Assigned task A =>
Return the passage of the data history article starting at "CVS, Subversion, WebDAV" and ending at "one document only.", copied word for word.
Assigned task B =>
Resume the article on decentralized data history from the point where it stops.

Selected passage =>
.....
Introduction

Data History

Scope

Changes

Actions

Diff Algorithm

Revisions

Branches

Anonymous Branch

Named Branch

Copy

Forward Only

Tag

Decentralized Data Management

Global Identifier

Universally Unique Identifier (UUID)

Content Hash

Managed URI

Time

Position

Combine

Nobody Has Got It All

Sharing Pieces

No Locks

Security

Closed System

Open System

Use Cases

Reference an Old Revision

Undo / Redo

Manual Undo / Redo

Undelete

Select a Branch

Prepare a Draft

Assign a Branch Name

Merge two Branches

Tag and Comment Certain Revisions

Edit Concurrently

Synchronize Instances

Retrace Changes

Reread Document

Control Access

Conclusion

Resources

Time	Author	History
05.03.08	Bruno Feurer	Publish

Introduction

How do you manage the history of data in an open, decentralized system, like for example the Internet?

CVS, Subversion, WebDAV or versioning file systems help you to remember old versions on one specific server. GIT, Mercurial and others let you do that in a decentralized, less dependent way, but the data needs to be managed in individual projects.

In documentation systems, like Wiki servers, CMS systems, data history is seen as a key feature. Even MS Word allows you to track changes to some extend. These histories are managed centralized and scoped on one document only.

In this article I'm going to analyze different aspects of the data history in a decentralized system and try to model a corresponding concept.

The first chapter defines some concepts in Data History and models the relations between them. The second chapter lays out some essential topics about Decentralized Data Management with influence on data history. In the Use Case chapter we find ourselves in the position of a user, who has concrete expectations on a decentralized data history. The last chapter concludes with some summarizing insights.

Data History

The history tells us how the data has evolved and how it looked at any point in time. It collects changes over time.

Scope

Here "data" can mean one specific entity, a collection of entities, a tree or any other structure of information. The corresponding history naturally models a similar structure.

Conceptually there is one history for all the data within a system. In the way we split a huge set of data into smaller, more manageable objects, we also want to split this one big history into smaller pieces. Like the smaller data objects, their histories are still connected with each other, but managed separately.

Changes

A change is a set of actions, that have manipulated the data. In a corresponding transaction all of these actions are performed or none at all (atomicity). So conceptually a change can be seen as one action.

Such a change is always based on a certain state of the data and transforms it into another one. It also provides all the information needed to reverse this transformation.

Actions

Actions that change the data of the system can include insert, update, delete, replace, copy, move, merge, rename, migrate, etc. While, for example, a merge action creates a new revision, a management action, like undo, redo or undelete, doesn't actually change the data and thus, is not included in the data history.
.....
Material provided =>
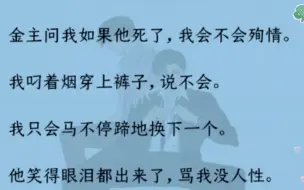 金主问我如果他死了，我会不会殉情。

我叼着烟穿上裤子，说不会。

我只会马不停蹄地换下一个。

他笑得眼泪都出来了，骂我没人性。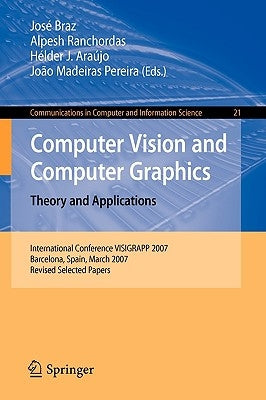 José Braz
Alpesh Ranchordas
Hélder J. Araújo
João Madeiras Pereira (Eds.)

Communications in Computer and Information Science 21

Computer Vision and Computer Graphics
Theory and Applications

International Conference VISIGRAPP 2007
Barcelona, Spain, March 2007
Revised Selected Papers

Springer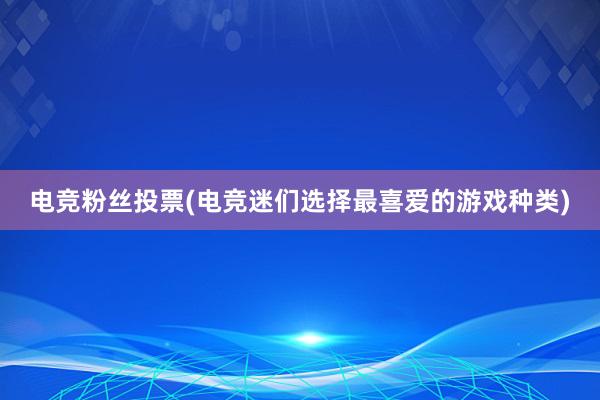 电竞粉丝投票(电竞迷们选择最喜爱的游戏种类)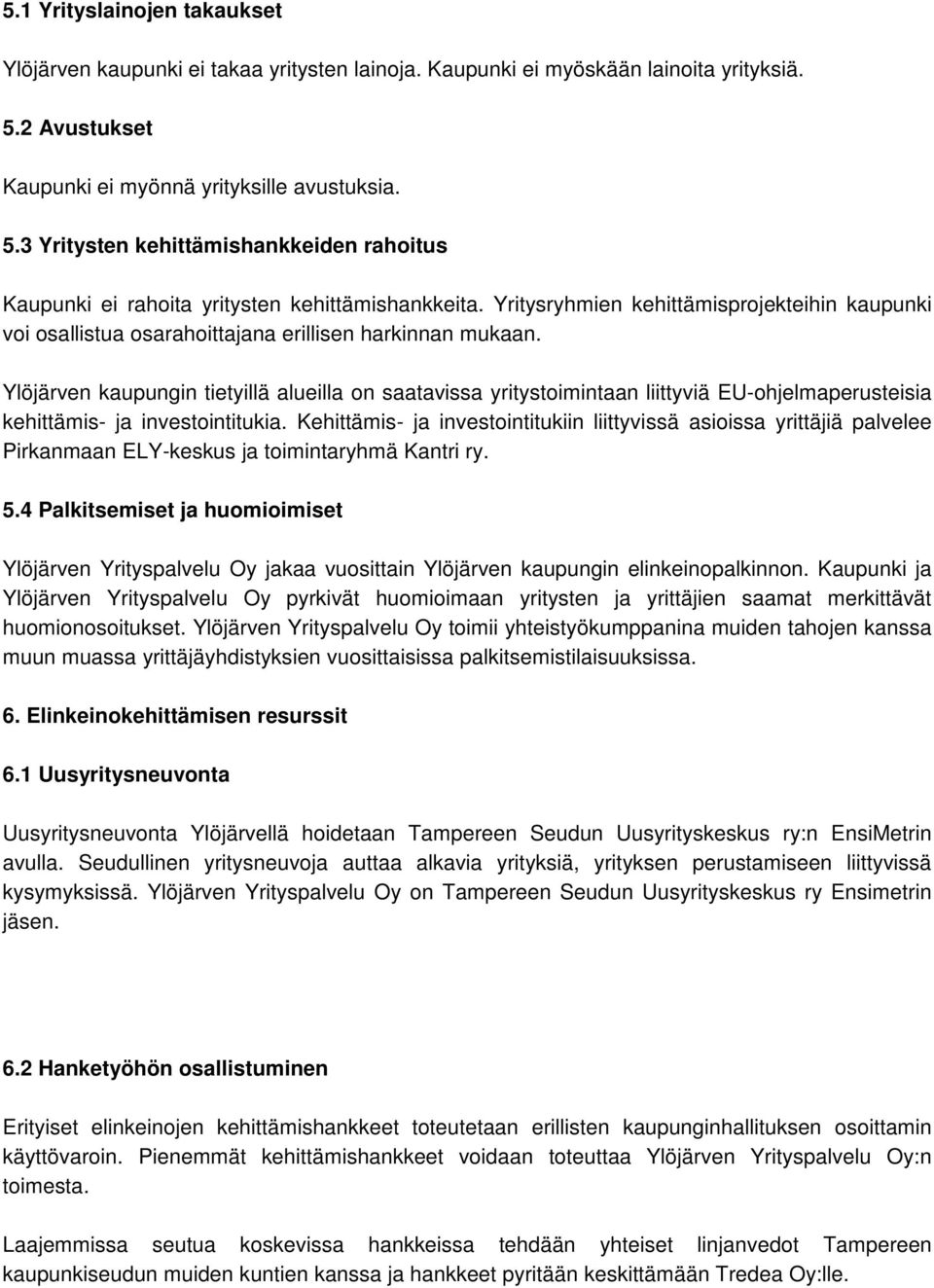 5.1 Yrityslainojen takaukset

Ylöjärven kaupunki ei takaa yritysten lainoja. Kaupunki ei myöskään lainoita yrityksiä.

5.2 Avustukset

Kaupunki ei myönnä yrityksille avustuksia.

5.3 Yritysten kehittämishankkeiden rahoitus

Kaupunki ei rahoita yritysten kehittämishankkeita. Yritysryhmien kehittämisprojekteihin kaupunki voi osallistua osarahoittajana erillisen harkinnan mukaan.

Ylöjärven kaupungin tietyillä alueilla on saatavissa yritystoimintaan liittyviä EU-ohjelmaperusteisia kehittämis- ja investointitukia. Kehittämis- ja investointitukiin liittyvissä asioissa yrittäjiä palvelee Pirkanmaan ELY-keskus ja toimintaryhmä Kantri ry.

5.4 Palkitsemiset ja huomioimiset

Ylöjärven Yrityspalvelu Oy jakaa vuosittain Ylöjärven kaupungin elinkeinopalkinnon. Kaupunki ja Ylöjärven Yrityspalvelu Oy pyrkivät huomioimaan yritysten ja yrittäjien saamat merkittävät huomionosoitukset. Ylöjärven Yrityspalvelu Oy toimii yhteistyökumppanina muiden tahojen kanssa muun muassa yrittäjäyhdistyksien vuosittaisissa palkitsemistilaisuuksissa.

6. Elinkeinokehittämisen resurssit

6.1 Uusyritysneuvonta

Uusyritysneuvonta Ylöjärvellä hoidetaan Tampereen Seudun Uusyrityskeskus ry:n EnsiMetrin avulla. Seudullinen yritysneuvoja auttaa alkavia yrityksiä, yrityksen perustamiseen liittyvissä kysymyksissä. Ylöjärven Yrityspalvelu Oy on Tampereen Seudun Uusyrityskeskus ry Ensimetrin jäsen.

6.2 Hanketyöhön osallistuminen

Erityiset elinkeinojen kehittämishankkeet toteutetaan erillisten kaupunginhallituksen osoittamin käyttövaroin. Pienemmät kehittämishankkeet voidaan toteuttaa Ylöjärven Yrityspalvelu Oy:n toimesta.

Laajemmissa seutua koskevissa hankkeissa tehdään yhteiset linjanvedot Tampereen kaupunkiseudun muiden kuntien kanssa ja hankkeet pyritään keskittämään Tredea Oy:lle.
.....
Task result A =>
CVS, Subversion, WebDAV or versioning file systems help you to remember old versions on one specific server. GIT, Mercurial and others let you do that in a decentralized, less dependent way, but the data needs to be managed in individual projects.

In documentation systems, like Wiki servers, CMS systems, data history is seen as a key feature. Even MS Word allows you to track changes to some extend. These histories are managed centralized and scoped on one document only.

Task result B =>
A change action should be informative in order to reconstruct the history as accurately as possible. In addition to the basic actions, like insert, update and delete, some higher level actions can provide additional, valuable information. For example a "move" action includes the relation to the source entity and thus is more informative than a separate insert and delete action.

Diff Algorithm

When the change is defined with the resulting, new revision instead of a set of actions, the system needs to calculate the difference and to transform it into a set of insert, update and delete actions.

Revisions

A revision is a state of the data between changes.

Every revision knows the identity of its immediate ancestor revision, usually referred to as its parent.

The head revision is the newest revision of the data, the one not serving as a parent for another revision. There can be multiple head revisions in a history, one for each branch.

Branches

A change to one revision produces a new revision, then a next change another one and so on. Such a chain of revisions can be thought of as branch in a tree.

If two separate changes applied to one revision produce two new revisions, we see a new branch forking from the existing one at the last common revision.

Two revisions, the same parent.

Anonymous Branch

In certain cases, like concurrent edits, the system needs to generate a new branch implicitly.

Such an anonymous branch has a generated ID and only covers the history of one data object.

Named Branch

To model a more enfolding, conceptual branch we can explicitly define a branch name. We then assign this name to an implicit branch in an object history.

"myBranch" names two branches in two data objects.

A branch name can be assigned to branches in the histories of multiple objects through out the system, one branch per object. It can be seen as a named collection of implicit branches.

Copy

A copy of an object revision into a new object also forms a kind of a named branch.

Copy the data object to work on X_myBranch separately.

While such a copy is easier to address (just like any other object), as a branch, it covers the copied object only.

The independent history of the new object does not directly reflect any changes of the original data object anymore.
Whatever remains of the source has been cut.